Kao W H Linda, Klag Michael J, Meoni Lucy A, Reich David, Berthier-Schaad Yvette, Li Man, Coresh Josef, Patterson Nick, Tandon Arti, Powe Neil R, Fink Nancy E, Sadler John H, Weir Matthew R, Abboud Hanna E, Adler Sharon G, Divers Jasmin, Iyengar Sudha K, Freedman Barry I, Kimmel Paul L, Knowler William C, Kohn Orly F, Kramp Kristopher, Leehey David J, Nicholas Susanne B, Pahl Madeleine V, Schelling Jeffrey R, Sedor John R, Thornley-Brown Denyse, Winkler Cheryl A, Smith Michael W, Parekh Rulan S
Department of Epidemiology, School of Medicine and Bloomberg School of Public Health, Johns Hopkins University, Baltimore, Maryland 21287, USA.
Nat Genet. 2008 Oct;40(10):1185-92. doi: 10.1038/ng.232. Epub 2008 Sep 14.
As end-stage renal disease (ESRD) has a four times higher incidence in African Americans compared to European Americans, we hypothesized that susceptibility alleles for ESRD have a higher frequency in the West African than the European gene pool. We carried out a genome-wide admixture scan in 1,372 ESRD cases and 806 controls and found a highly significant association between excess African ancestry and nondiabetic ESRD (lod score = 5.70) but not diabetic ESRD (lod = 0.47) on chromosome 22q12. Each copy of the European ancestral allele conferred a relative risk of 0.50 (95% CI = 0.39-0.63) compared to African ancestry. Multiple common SNPs (allele frequencies ranging from 0.2 to 0.6) in the gene encoding nonmuscle myosin heavy chain type II isoform A (MYH9) were associated with two to four times greater risk of nondiabetic ESRD and accounted for a large proportion of the excess risk of ESRD observed in African compared to European Americans.

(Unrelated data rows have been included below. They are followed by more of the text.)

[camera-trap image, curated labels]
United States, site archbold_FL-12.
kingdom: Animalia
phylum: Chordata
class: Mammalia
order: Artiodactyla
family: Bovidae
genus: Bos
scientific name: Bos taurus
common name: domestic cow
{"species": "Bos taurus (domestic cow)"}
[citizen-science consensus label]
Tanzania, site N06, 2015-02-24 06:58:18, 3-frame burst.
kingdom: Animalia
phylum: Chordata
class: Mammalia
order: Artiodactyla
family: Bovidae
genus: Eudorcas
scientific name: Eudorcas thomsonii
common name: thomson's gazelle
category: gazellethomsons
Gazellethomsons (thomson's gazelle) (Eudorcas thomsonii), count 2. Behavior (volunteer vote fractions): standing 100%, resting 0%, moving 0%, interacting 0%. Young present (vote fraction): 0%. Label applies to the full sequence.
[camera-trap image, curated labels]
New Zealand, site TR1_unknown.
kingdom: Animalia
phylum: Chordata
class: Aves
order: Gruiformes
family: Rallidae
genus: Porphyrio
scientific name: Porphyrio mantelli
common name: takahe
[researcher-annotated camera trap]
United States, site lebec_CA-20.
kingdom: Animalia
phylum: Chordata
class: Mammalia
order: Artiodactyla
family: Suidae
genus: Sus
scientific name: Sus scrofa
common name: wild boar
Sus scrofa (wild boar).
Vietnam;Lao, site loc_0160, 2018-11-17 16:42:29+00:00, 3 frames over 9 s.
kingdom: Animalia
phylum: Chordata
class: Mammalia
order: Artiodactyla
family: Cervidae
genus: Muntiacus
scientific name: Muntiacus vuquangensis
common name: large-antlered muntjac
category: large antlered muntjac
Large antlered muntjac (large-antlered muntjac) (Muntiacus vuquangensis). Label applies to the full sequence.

由于终末期肾病(ESRD)在非裔美国人中的发病率比欧裔美国人高四倍,我们推测ESRD的易感等位基因在西非基因库中的频率高于欧洲基因库。我们对1372例ESRD病例和806例对照进行了全基因组混合扫描,发现在22q12染色体上,非洲血统过多与非糖尿病性ESRD之间存在高度显著的关联(lod分数 = 5.70),但与糖尿病性ESRD无关联(lod = 0.47)。与非洲血统相比,欧洲祖先等位基因的每个拷贝赋予的相对风险为0.50(95%置信区间 = 0.39 - 0.63)。编码非肌肉肌球蛋白重链IIA型(MYH9)的基因中的多个常见单核苷酸多态性(等位基因频率范围为0.2至0.6)与非糖尿病性ESRD的风险高两至四倍相关,并且在非裔美国人与欧裔美国人相比中,占观察到的ESRD额外风险的很大一部分。